→ WHAT TO WORK ON:
[1] In the text on Robben, what was the final score when Holland beat England, and who scored the winner?
[2] Please sum up the text on Robben in two sentences.

→ TEXT BLOCK:
================

He spearheaded Bayern Munich's run to the 2010 Champions League final.
He even labored through a debilitating injury to help push Holland to the World Cup final just a month and a half after he'd come up short against Inter Milan at the Bernebeu.
Two goals in five matches amounted for a fantastic return for the winger. Robben had missed Holland's first two group stage matches while recovering from a hamstring injury.
He was instrumental in their wins against Slovakia (goal), Brazil (assist) and Uruguay (goal), all while laboring through the lingering effects of that debilitating tendon knock.
Imagine how dangerous he could be at 100 percent.
On Wednesday against England, we saw just what an in-form Robben can do to an opposing side, even one playing in vaunted Wembley Arena, site of an English win against Spain just three and a half months ago. Sure, it was a friendly, but still.
The man was a class apart.
Robben at full tilt makes for a visual akin to a whirlwind coupled with a whirling dervish. Basically, think the Tasmanian Devil with a tad more class and far greater sense for technique.
I assumed Robben has a clearer diction, as well. But I digress...
We saw an attacking Robben at full effect on Holland's first goal, which he crafted out of nothing.
Londoners might have forgiven themselves a moment of disbelief as they watched the Dutchman embark upon a 60-yard run, perhaps mistaking what became a sensational solo goal by Robben for a certain former Gunner who used to make a habit out of full-field sprints followed by cool finishes.
The distance seemed covered in an instant. Robben's goal fired what had been a plodding event into full-fledged life. We'd see four more goals after that one before Holland took a 3-2 win thanks to, you guessed it, a Robben injury-time winner.

================

→ GIVEN MATERIAL:
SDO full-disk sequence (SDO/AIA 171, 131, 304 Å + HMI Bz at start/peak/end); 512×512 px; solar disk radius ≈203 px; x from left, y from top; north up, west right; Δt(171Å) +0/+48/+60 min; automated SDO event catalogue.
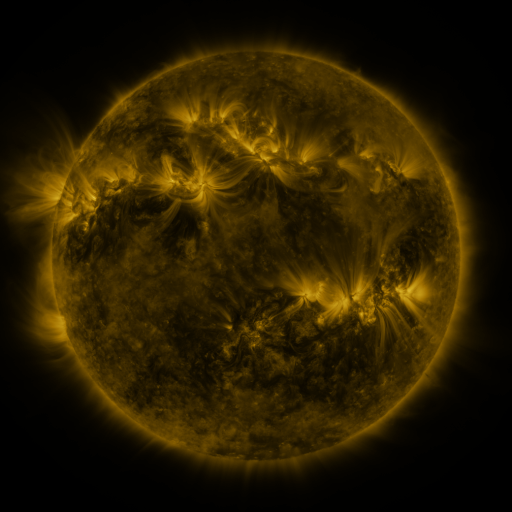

================

→ THE RESPONSES:
[1] Holland won 3-2, with Robben scoring the injury-time winner.

[2] Robben led Bayern Munich's run to the 2010 Champions League final, and despite a debilitating injury he helped push Holland to the World Cup final with two goals in five matches. Against England at Wembley, he created Holland's first goal with a 60-yard solo run and scored the injury-time winner in a 3-2 win.